How to complete this task:
Every line of the data must be copied exactly.

** Opening Available data block **

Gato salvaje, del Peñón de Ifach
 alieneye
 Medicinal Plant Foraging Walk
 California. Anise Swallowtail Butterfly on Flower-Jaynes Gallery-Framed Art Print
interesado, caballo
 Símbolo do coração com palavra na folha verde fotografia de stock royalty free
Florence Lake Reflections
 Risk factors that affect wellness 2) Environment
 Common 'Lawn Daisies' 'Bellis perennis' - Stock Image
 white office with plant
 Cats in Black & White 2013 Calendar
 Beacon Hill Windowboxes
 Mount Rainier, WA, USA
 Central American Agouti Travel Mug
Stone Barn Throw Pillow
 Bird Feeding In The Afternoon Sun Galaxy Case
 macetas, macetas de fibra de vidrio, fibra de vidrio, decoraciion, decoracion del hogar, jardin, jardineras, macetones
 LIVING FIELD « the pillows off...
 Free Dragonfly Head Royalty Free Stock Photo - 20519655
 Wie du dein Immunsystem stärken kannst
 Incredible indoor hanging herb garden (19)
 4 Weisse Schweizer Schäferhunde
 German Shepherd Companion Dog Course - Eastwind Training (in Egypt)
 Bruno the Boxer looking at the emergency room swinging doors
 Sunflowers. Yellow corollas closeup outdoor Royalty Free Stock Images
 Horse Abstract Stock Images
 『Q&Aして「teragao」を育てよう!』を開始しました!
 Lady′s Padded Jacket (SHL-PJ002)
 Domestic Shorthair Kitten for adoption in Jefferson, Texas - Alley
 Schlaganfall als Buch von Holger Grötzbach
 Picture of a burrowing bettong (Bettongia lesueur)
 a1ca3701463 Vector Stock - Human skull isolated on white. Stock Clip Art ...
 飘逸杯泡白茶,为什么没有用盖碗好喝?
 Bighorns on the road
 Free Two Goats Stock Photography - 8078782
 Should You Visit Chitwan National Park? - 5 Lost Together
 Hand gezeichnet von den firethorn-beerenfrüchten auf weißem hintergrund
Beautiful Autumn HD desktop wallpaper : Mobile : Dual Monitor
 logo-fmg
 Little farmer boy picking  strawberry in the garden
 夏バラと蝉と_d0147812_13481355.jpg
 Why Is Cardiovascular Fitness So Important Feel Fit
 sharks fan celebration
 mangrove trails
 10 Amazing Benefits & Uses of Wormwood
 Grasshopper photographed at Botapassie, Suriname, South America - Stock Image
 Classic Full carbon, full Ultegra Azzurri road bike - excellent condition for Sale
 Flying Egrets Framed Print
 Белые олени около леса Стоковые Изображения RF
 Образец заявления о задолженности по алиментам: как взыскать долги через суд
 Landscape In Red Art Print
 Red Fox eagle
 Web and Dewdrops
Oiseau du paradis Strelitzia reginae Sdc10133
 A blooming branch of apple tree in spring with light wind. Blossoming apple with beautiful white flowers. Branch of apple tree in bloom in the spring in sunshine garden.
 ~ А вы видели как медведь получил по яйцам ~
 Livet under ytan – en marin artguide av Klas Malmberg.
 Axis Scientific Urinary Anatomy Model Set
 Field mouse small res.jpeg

** Closing Available data block **

Response box:
Gato salvaje, del Peñón de Ifach
 alieneye
 Medicinal Plant Foraging Walk
 California. Anise Swallowtail Butterfly on Flower-Jaynes Gallery-Framed Art Print
interesado, caballo
 Símbolo do coração com palavra na folha verde fotografia de stock royalty free
Florence Lake Reflections
 Risk factors that affect wellness 2) Environment
 Common 'Lawn Daisies' 'Bellis perennis' - Stock Image
 white office with plant
 Cats in Black & White 2013 Calendar
 Beacon Hill Windowboxes
 Mount Rainier, WA, USA
 Central American Agouti Travel Mug
Stone Barn Throw Pillow
 Bird Feeding In The Afternoon Sun Galaxy Case
 macetas, macetas de fibra de vidrio, fibra de vidrio, decoraciion, decoracion del hogar, jardin, jardineras, macetones
 LIVING FIELD « the pillows off...
 Free Dragonfly Head Royalty Free Stock Photo - 20519655
 Wie du dein Immunsystem stärken kannst
 Incredible indoor hanging herb garden (19)
 4 Weisse Schweizer Schäferhunde
 German Shepherd Companion Dog Course - Eastwind Training (in Egypt)
 Bruno the Boxer looking at the emergency room swinging doors
 Sunflowers. Yellow corollas closeup outdoor Royalty Free Stock Images
 Horse Abstract Stock Images
 『Q&Aして「teragao」を育てよう!』を開始しました!
 Lady′s Padded Jacket (SHL-PJ002)
 Domestic Shorthair Kitten for adoption in Jefferson, Texas - Alley
 Schlaganfall als Buch von Holger Grötzbach
 Picture of a burrowing bettong (Bettongia lesueur)
 a1ca3701463 Vector Stock - Human skull isolated on white. Stock Clip Art ...
 飘逸杯泡白茶,为什么没有用盖碗好喝?
 Bighorns on the road
 Free Two Goats Stock Photography - 8078782
 Should You Visit Chitwan National Park? - 5 Lost Together
 Hand gezeichnet von den firethorn-beerenfrüchten auf weißem hintergrund
Beautiful Autumn HD desktop wallpaper : Mobile : Dual Monitor
 logo-fmg
 Little farmer boy picking  strawberry in the garden
 夏バラと蝉と_d0147812_13481355.jpg
 Why Is Cardiovascular Fitness So Important Feel Fit
 sharks fan celebration
 mangrove trails
 10 Amazing Benefits & Uses of Wormwood
 Grasshopper photographed at Botapassie, Suriname, South America - Stock Image
 Classic Full carbon, full Ultegra Azzurri road bike - excellent condition for Sale
 Flying Egrets Framed Print
 Белые олени около леса Стоковые Изображения RF
 Образец заявления о задолженности по алиментам: как взыскать долги через суд
 Landscape In Red Art Print
 Red Fox eagle
 Web and Dewdrops
Oiseau du paradis Strelitzia reginae Sdc10133
 A blooming branch of apple tree in spring with light wind. Blossoming apple with beautiful white flowers. Branch of apple tree in bloom in the spring in sunshine garden.
 ~ А вы видели как медведь получил по яйцам ~
 Livet under ytan – en marin artguide av Klas Malmberg.
 Axis Scientific Urinary Anatomy Model Set
 Field mouse small res.jpeg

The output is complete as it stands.